Genting Hong Kong cuts salaries to avoid further coronavirus losses


Two of the business segments hit hard by the coronavirus have been the gambling and the cruise industries. Combining both of the segments into one business model can be a double whammy, and Genting Hong Kong (Genting HK), which has been trying to get its feet wet as a global casino cruise ship company, already knew it was going to take a hit from COVID-19 last month. As staying afloat becomes more problematic for a number of companies with no solid source of income, Genting HK is taking drastic measures and has announced (in pdf) major changes to compensation plans for the company’s top executives.

genting-hong-kong-cuts-salaries-to-avoid-further-coronavirus-losses-minAccording to an announcement from last Friday, Genting HK’s senior executive team is not going to be paid, at least for now. In addition, many of the company’s managers will have to be frugal for a little while, as they can see their salaries slashed by as much as 50%. As things stand right now, these changes will remain in place at least through the end of the year.
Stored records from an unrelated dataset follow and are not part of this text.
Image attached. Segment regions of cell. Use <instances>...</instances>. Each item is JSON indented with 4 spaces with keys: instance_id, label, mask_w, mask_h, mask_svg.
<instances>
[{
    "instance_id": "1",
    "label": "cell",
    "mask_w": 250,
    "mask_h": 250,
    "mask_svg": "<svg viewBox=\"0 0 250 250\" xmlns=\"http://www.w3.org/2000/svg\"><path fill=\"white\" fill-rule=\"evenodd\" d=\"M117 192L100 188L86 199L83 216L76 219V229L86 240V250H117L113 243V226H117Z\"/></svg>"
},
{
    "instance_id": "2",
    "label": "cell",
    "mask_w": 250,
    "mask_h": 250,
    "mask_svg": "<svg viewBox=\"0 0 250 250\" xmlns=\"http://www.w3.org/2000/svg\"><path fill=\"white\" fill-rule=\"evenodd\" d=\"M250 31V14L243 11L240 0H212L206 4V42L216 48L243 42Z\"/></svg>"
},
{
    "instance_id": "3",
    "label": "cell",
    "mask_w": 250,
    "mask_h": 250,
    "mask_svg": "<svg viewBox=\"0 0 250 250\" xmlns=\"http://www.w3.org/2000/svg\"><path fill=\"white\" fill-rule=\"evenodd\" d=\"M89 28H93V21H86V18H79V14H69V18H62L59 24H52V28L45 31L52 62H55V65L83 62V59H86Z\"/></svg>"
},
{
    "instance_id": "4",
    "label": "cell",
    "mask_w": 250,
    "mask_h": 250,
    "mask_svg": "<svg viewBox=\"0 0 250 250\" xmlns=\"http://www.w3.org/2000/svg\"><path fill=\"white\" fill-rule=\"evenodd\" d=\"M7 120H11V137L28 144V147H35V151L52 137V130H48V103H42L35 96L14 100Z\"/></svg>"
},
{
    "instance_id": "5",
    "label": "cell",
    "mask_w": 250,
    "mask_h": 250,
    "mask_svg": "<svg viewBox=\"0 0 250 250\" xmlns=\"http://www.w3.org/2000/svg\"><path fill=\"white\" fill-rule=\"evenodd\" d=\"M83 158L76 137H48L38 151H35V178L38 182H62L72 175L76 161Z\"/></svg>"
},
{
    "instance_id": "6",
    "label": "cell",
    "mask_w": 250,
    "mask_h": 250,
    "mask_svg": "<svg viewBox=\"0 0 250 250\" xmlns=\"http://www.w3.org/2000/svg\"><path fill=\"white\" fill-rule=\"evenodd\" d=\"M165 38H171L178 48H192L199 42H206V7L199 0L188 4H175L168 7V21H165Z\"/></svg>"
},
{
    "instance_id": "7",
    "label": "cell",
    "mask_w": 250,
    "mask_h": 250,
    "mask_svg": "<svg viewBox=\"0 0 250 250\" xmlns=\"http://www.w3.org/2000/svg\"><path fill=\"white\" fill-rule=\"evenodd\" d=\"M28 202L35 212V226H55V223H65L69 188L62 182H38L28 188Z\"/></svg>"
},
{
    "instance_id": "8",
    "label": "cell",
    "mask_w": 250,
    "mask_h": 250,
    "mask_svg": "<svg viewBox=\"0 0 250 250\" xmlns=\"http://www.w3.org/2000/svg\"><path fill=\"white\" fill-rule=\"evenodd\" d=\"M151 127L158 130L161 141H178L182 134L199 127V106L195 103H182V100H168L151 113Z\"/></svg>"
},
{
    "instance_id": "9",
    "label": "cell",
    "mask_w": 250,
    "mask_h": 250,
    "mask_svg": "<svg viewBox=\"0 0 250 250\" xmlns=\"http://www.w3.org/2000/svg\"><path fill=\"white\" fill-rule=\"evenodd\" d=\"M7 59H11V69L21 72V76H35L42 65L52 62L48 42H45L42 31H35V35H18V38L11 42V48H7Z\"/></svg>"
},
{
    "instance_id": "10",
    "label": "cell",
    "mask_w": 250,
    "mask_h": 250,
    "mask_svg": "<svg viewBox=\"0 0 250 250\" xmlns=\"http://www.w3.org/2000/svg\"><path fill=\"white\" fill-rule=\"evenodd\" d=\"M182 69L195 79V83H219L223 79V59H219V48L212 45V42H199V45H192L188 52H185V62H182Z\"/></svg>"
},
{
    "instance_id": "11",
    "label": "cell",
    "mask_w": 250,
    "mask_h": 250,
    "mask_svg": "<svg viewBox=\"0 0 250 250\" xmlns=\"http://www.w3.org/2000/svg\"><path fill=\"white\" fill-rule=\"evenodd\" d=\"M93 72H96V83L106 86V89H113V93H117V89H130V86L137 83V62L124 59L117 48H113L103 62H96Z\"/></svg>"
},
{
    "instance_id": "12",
Genting HK chair and CEO Lim Kok Thay, Deputy CEO Lim Keong Hui, group president Colin Au Fook Yew and the rest of the directors are not going to receive a salary or other forms of compensation for the time being. Managers are going to take cuts of between 20%-50% after having overwhelming agreed to support the company’s initiatives. Genting HK reports that 90% of the managers agreed to the program, and adds that it should save the company approximately $15 million through year’s end.

Five Genting HK ships, Genting Dream, Star Pisces, SuperStar Aquarius, SuperStar Gemini and World Dream, have had to dock indefinitely because of travel restrictions, port closures and health concerns brought about by the coronavirus. As has already been seen with industries that have been impacted, the company is going to face huge losses compared to last year and recovery is going to take some time. To that end, Genting HK also plans on reducing crew headcounts by not renewing certain contracts and by not filling certain vacant positions.

It added in its filing, “The Company expresses sincere gratitude and appreciation to all its employees, officers and crew for their resilience and hard work for battening down the hatches in these stormy seas and in particular, those involved in ensuring the guests onboard World Dream disembarked safely without a single infection incident in early February 2020.

“There are positive signs that China is starting to return to work with reopening of offices and factories; 90% of Starbucks stores are reported to have re-opened; parts of Shanghai Disney Resort re-opened on 9 March 2020 and slow improvement in sentiment. The Group will continue to monitor its business closely during this temporary disruption and adjust its plans in the best interest of the Group.”